Tobias Winnerling
Time and Place: Thursday, 01.07., 15:05–15:25,Room 1
Session: Co-authorship and Citations
The aim of this paper is to show two entangled developments: how patterns of written references to scholars in learned journals faded over time, and how epistemic communities, that is, ‘invisible colleges’ centred around specific research questions rather than delineated by (not yet constructed) disciplines, were constructed in these journals by situating scholars within circles of other scholars. In the absence of a clear system of assigning scholars to disciplines and within journals which were general in scope, encompassing all of learning (skewed by their respective biases towards special topics), mapping out such imagined communities of scholars being referred to in the same contexts sheds light on the formation processes of fields of inquiry within the republique des lettres. This is especially important to determine the reasons why any given scholars were mentioned at all, and why journals ceased mentioning them after some time.

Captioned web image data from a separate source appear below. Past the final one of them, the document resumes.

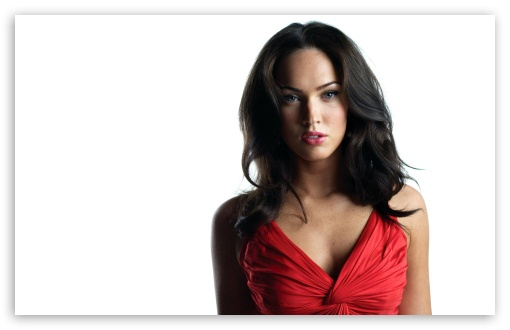 Megan Fox 38 HD wallpaper for Wide 16:10 5:3 Widescreen WHXGA WQXGA WUXGA WXGA WGA ; HD 16:9 High Definition WQHD QWXGA 1080p 900p 720p QHD nHD ; Standard 4:3 5:4 3:2 Fullscreen UXGA XGA SVGA QSXGA SXGA DVGA HVGA HQVGA devices ( Apple PowerBook G4 iPhone 4 3G 3GS iPod Touch ) ; Tablet 1:1 ; iPad 1/2/Mini ; Mobile 4:3 5:3 3:2 16:9 5:4 - UXGA XGA SVGA WGA DVGA HVGA HQVGA devices ( Apple PowerBook G4 iPhone 4 3G 3GS iPod Touch ) WQHD QWXGA 1080p 900p 720p QHD nHD QSXGA SXGA ;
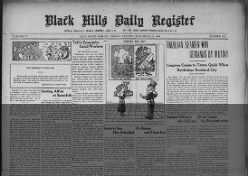 Black Hills Daily Register
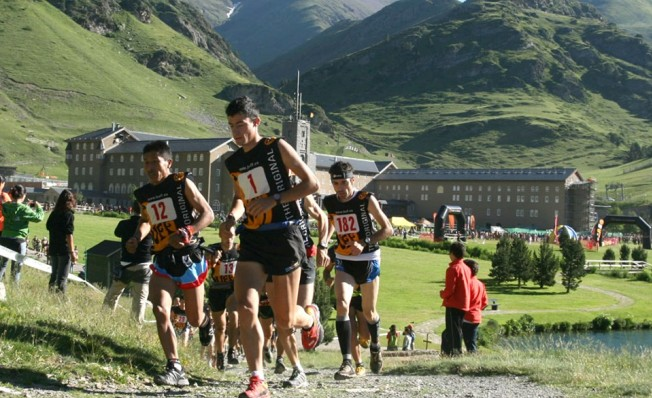 La carrera en sus seis modalidades parte desde la estación de esquí de Núria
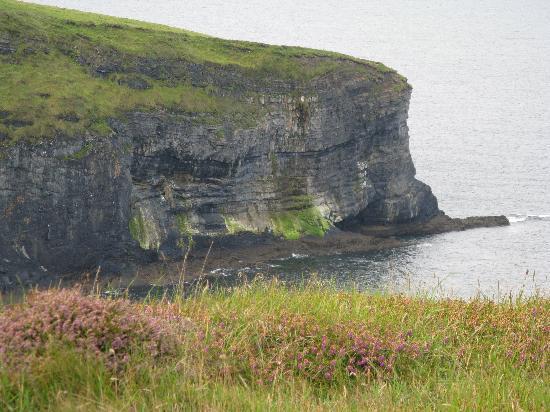 Seashore B&B: one of several amazing cliffs a short stroll away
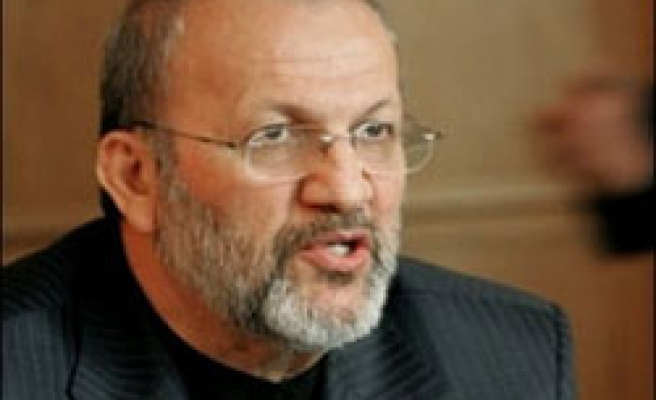 Iran says has evidence of US role in nuclear scientist's disapearance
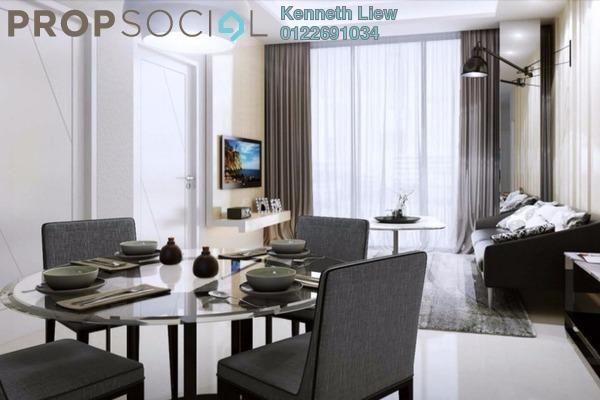 For Sale Condominium at Pinnacle, Sri Petaling Freehold Semi Furnished 3R/3B 600k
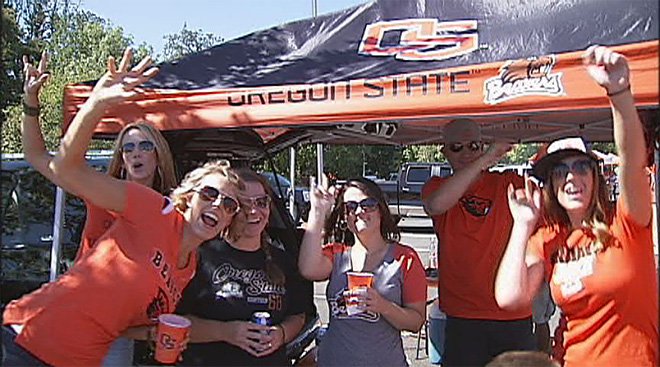Tailgating at Reser and Autzen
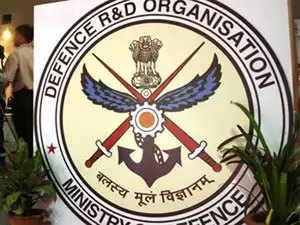 drdo-Agencies
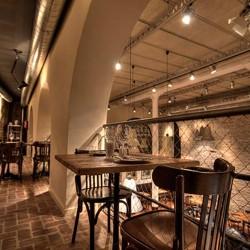 mobiliario restaurante Decoración Restaurante Bodega La Puntual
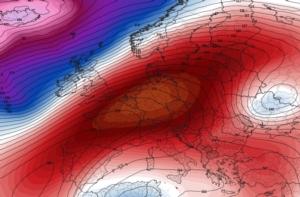 alta-pressione-anomala-europa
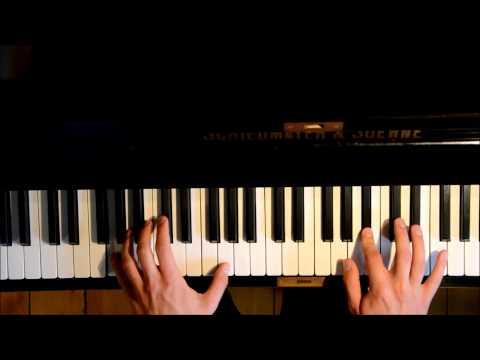 Baixar Avicii - Hey Brother TUTORIAL (Piano)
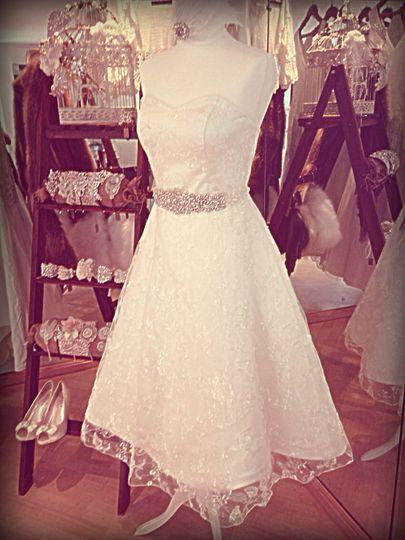 Lydia lace tea dress
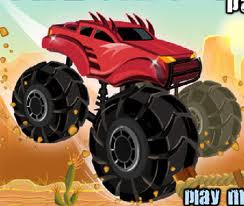 Play Car Parking Games Online Free Without Downloading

To be able to do so, I focus on four scholars selected as exemplary figures the references to whom and the scholars co-cited with them I tracked over the course of the whole 18th century in a corpus composed of a sample of learned journals. These scholars, serving as my protagonists here, are the German-Dutch reformed theologian and Hebraist Johannes Braun (1628–1708), the English Anglican theologian and classical philologist Thomas Gale (1636–1702), the Dutch ‘oriental’ philologist, historian and religious scholar Adriaan Reland (1676–1718), and the French ‘oriental’ philologist and church historian Eusèbe Renaudot (1646–1720).
The data set constructed to visualize and analyse these patterns covers all issues of four major learned journals of the 18th century – between January 1701 and December 1799 – referencing my protagonists. This sample comprised the Journal des Savants (Paris); the Philosophical Transactions (London); the Maandelyke Uittreksels, of Boekzaal der geleerde waerelt (Amsterdam); and the Acta Eruditorum plus Nova Acta Eruditorum (Leipzig). To allow for co-citation analysis despite the absence of a formal citation scheme or system, which were not yet developed by learned journals in the 18th century, all other persons and publications mentioned together with at least one of my protagonists on the same page were tracked.
This focus on individual pages rather than full texts (articles/papers) was due to two reasons:
a) Extracting all references and publications from the complete texts in questions, most of which are review articles focused on certain publications and which usually cover between 5 and 20 pages, would not have been possible as it all had to be done manually;
b) as I had to manually extract all data from full text I necessarily had to close-read large parts of these texts, which showed that quite usually they were arranged topically. Thus scholars and publications considered as relating to the same topic by the author of the text in question were referred to close to each other, and the discussion was consequently moved to other topics. Identifying persons and publications on the same page thus captured a reasonably large clipping of scholars clustered around a specific research question.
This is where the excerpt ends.